The coalition was made up of groups representing human rights, migrant, refugee, asylum, anti-slavery and trafficking, children’s, violence against women and girls, LGBTQI+, disability rights, health, housing, racial justice, criminal justice, arts, international development, environment, democracy, pan-equality, faith, access to justice, and other sectors. The full list of signatories can be found on Liberty's website.
The full statement reads:
"We call on Parliamentarians to urge the Government to immediately withdraw the ‘Illegal Migration Bill’.
We all deserve to live safe from harm and to be treated with compassion, dignity, and respect. But this shockingly cruel and inhumane Bill turns our country’s back on people fleeing war and persecution, blocking them from protection, support, or justice at a time they need it most.
The Bill is effectively a ban on asylum, extinguishing the right to seek refugee protection in the United Kingdom. It will put people seeking safety and a better life at risk of irreversible harm, with life and death consequences.
This Bill attacks the very core of human rights, which is the fundamental belief that we all have human rights regardless of who we are or where we are from. Instead, it separates people into categories of ‘deserving’ and ‘undeserving’ of human rights. In stripping the most basic rights from people seeking safety and a better life, the Bill dismantles human rights protections for all of us.
The Bill deliberately and unacceptably excludes an entire category of people from the protections guaranteed under our domestic laws and international obligations. It will almost certainly breach multiple international conventions and agreements, including the UN Refugee Convention, the European Convention on Human Rights (ECHR), and the Council of Europe Convention on Action against Trafficking in Human Beings (ECAT). The Government has acknowledged that it cannot guarantee the Bill will be compatible with the ECHR, a legally binding instrument.
The Convention represents the rights and values that we hold dear, including the right to life, protection from slavery and torture, and the right to liberty, which are all threatened by this Bill.
Not only does the Bill substantially threaten human rights, it aims to shield the Government from accountability when it does violate those rights by reducing parliamentary and judicial scrutiny.

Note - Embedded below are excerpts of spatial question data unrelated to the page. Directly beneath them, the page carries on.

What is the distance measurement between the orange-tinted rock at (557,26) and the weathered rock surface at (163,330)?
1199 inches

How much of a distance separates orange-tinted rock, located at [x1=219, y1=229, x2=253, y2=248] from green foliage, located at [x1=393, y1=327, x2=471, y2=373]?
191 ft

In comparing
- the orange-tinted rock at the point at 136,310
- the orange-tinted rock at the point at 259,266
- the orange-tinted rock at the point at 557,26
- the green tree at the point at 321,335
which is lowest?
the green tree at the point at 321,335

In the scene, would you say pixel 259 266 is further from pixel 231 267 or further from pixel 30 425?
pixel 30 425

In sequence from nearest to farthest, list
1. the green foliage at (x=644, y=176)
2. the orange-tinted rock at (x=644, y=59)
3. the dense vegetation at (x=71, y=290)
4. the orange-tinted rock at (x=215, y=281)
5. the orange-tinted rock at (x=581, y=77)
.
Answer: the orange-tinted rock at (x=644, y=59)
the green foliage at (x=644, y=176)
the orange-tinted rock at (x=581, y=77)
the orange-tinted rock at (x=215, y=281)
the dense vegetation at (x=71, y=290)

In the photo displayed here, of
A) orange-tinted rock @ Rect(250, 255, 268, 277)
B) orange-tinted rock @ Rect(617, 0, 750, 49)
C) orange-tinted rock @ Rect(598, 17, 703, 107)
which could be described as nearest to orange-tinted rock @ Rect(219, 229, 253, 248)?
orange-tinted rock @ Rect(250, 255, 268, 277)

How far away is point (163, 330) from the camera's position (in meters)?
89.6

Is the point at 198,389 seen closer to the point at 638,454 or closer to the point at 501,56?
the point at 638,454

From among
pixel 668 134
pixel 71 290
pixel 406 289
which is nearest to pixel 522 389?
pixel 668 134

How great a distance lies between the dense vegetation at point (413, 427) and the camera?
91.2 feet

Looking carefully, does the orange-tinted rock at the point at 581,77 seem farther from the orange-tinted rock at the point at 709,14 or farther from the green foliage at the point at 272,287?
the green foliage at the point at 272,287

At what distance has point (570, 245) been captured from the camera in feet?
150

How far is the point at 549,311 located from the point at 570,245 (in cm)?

The Bill includes the unprecedented and alarming proposal to disapply Section 3 of the Human Rights Act, which empowers our judges to interpret laws in a way that protects our rights. Without that protection, individuals affected by this Bill are limited from getting justice when their rights are violated.
The Bill hands vast delegated powers to the Secretary of State, including the power to amend laws in Wales, Scotland, and Northern Ireland, despite the fact that human rights are largely a devolved matter. The Bill would also enable Ministers to ignore interim measures from the European Court of Human Rights – a rare yet vital last resort to halt proceedings like deportations when people’s lives are deemed at risk of extreme and irreversible harm.
This Bill would almost certainly be unlawful domestically and internationally. The Bill signals to the international community that the Government intends to commit human rights abuses while evading scrutiny and accountability, setting a dangerous example to other states.
More importantly, these cruel and inhumane plans are a stain on our collective moral conscience, attacking the values we cherish as a democratic, rights-respecting society. This Bill is a dangerous piece of legislation that will most certainly lead to irreparable harm, grave suffering, and possible deaths if enacted.
We stand united in solidarity with the individuals and families who would be directly harmed, and oppose the Government’s divisive attacks on refugees migrants, victims and survivors of human trafficking and modern slavery, and other people who move. We fiercely reject any attempts to undermine the universality of human rights.
We urge all Parliamentarians to urge the Government to withdraw the Bill."
Kamran Mallick, CEO of Disability Rights UK, said "Any legislation that attacks the universality of human rights sets a dangerous precedent for everyone. It’s essential that we remember the complex and varied experiences of refugees. Disabled migrants exist and they will face additional barriers and rights abuses. We must all come together to oppose this abhorrent attack on migrants’ rights.”